Una excepción, que merece ser destacada, es la de los intercambios comerciales que se realizan en los mercados, La Cancha y las ferias, donde se da un tuteo recíproco, solidario, entre vendedoras quechuas y compradoras castellanohablantes, arrastrado por el nominal “casera”, que se basa en relaciones de confianza y fidelidad.  

Ya para finalizar, podemos concluir que las variantes pragmáticas de las formas de tratamiento son la demostración de que las lenguas no son racistas (o sexistas) per se, las sociedades lo son, y los hablantes no hacen más que reproducir discursivamente las cogniciones que han construido en su proceso de socialización, mediado también por discursos.

Con el inicio del llamado “proceso de cambio”, entre tantas de las expectativas generadas, estaba la de la superación de la discriminación. Lamentablemente esta solo se quedó en la retórica del Gobierno en la palestra internacional y en una ley (Ley 045), que ha sido utilizada para eludir responsabilidades de autoridades mediante la victimización y para perseguir judicialmente a quienes definen como detractores u opositores. Estas acciones de prepotencia han contribuido a enervar las actitudes racistas de una parte de la población y a justificarlas como forma de resistencia.

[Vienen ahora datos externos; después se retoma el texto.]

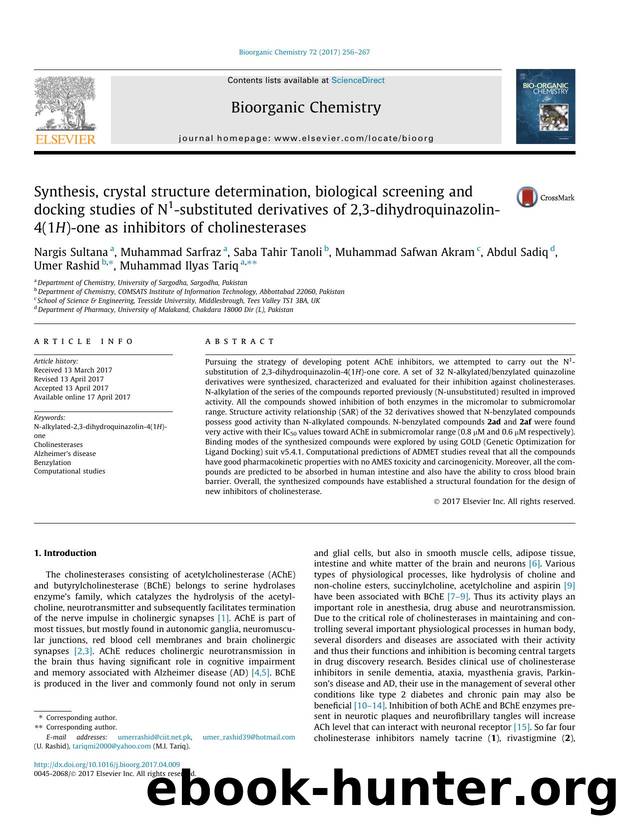 Synthesis, crystal structure determination, biological screening and docking studies of N1-substituted derivatives of 2,3-dihydroquinazolin-4(1H)-one as inhibitors of cholinesterases by unknow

Por otro lado, los discursos de García Linera —cada día más destemplados, delirantes y violentos— atizan voluntariamente los sentimientos negativos que la discriminación produce para justificar cualquier impostura propia y deslegitimar a posibles contendores políticos, pero, además, son el ejemplo más demostrativo de la jerarquización que infantiliza (sobre el tema, está mi artículo “García y su pragmática del poder”, Erbol, 22 de enero de 2014). 

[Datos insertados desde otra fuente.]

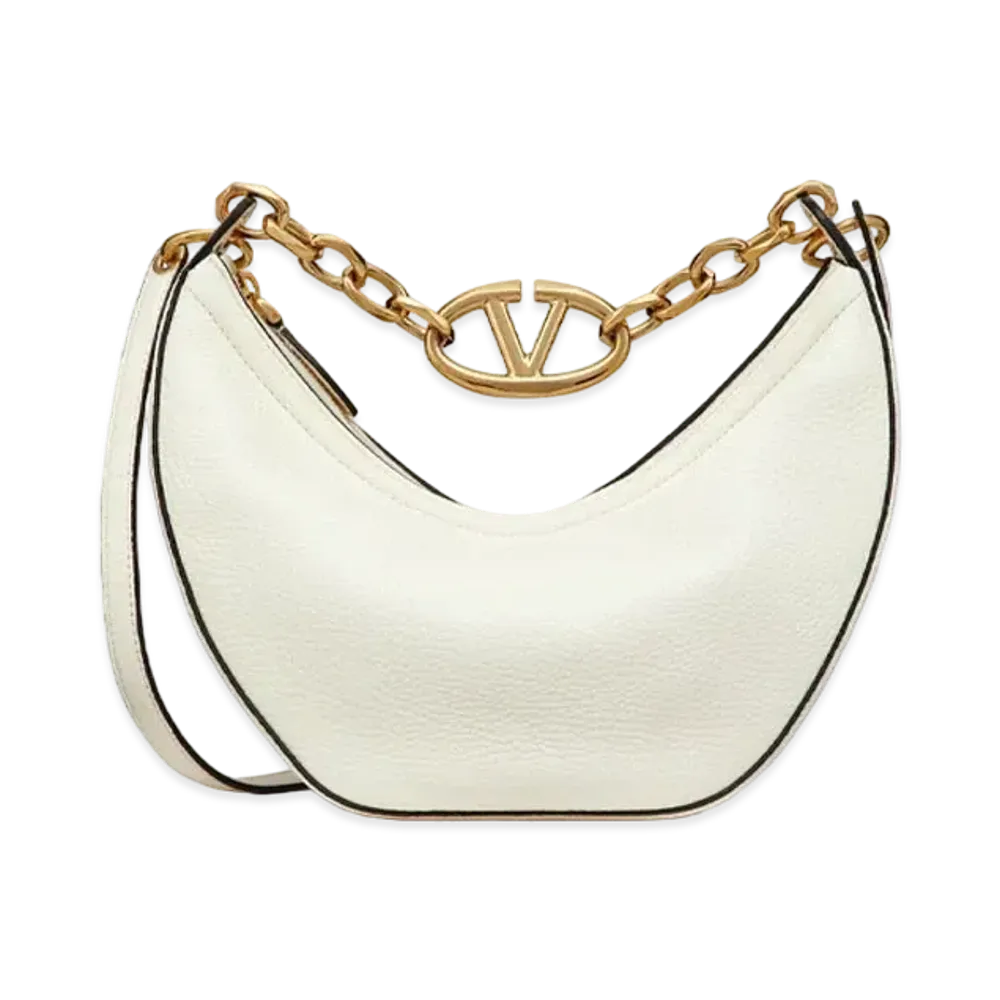 Valentino Small Vlogo Moon Hobo Bag In Leather With Chain "Ivory"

Habida cuenta de la ausencia de políticas educativas serias y honestas para superar la discriminación y el racismo, y conscientes de los efectos negativos que produce en nuestros interlocutores el trato que brindamos, nos corresponde como ciudadanos modificarlo, hacerlo notar en los ámbitos en los que nos movemos y educar a nuestros hijos con el ejemplo. Cualquier ciudadano y, en especial nuestros adultos mayores, sin excepción, merecen todo el respeto y la consideración que nuestras palabras y nuestros actos puedan expresar.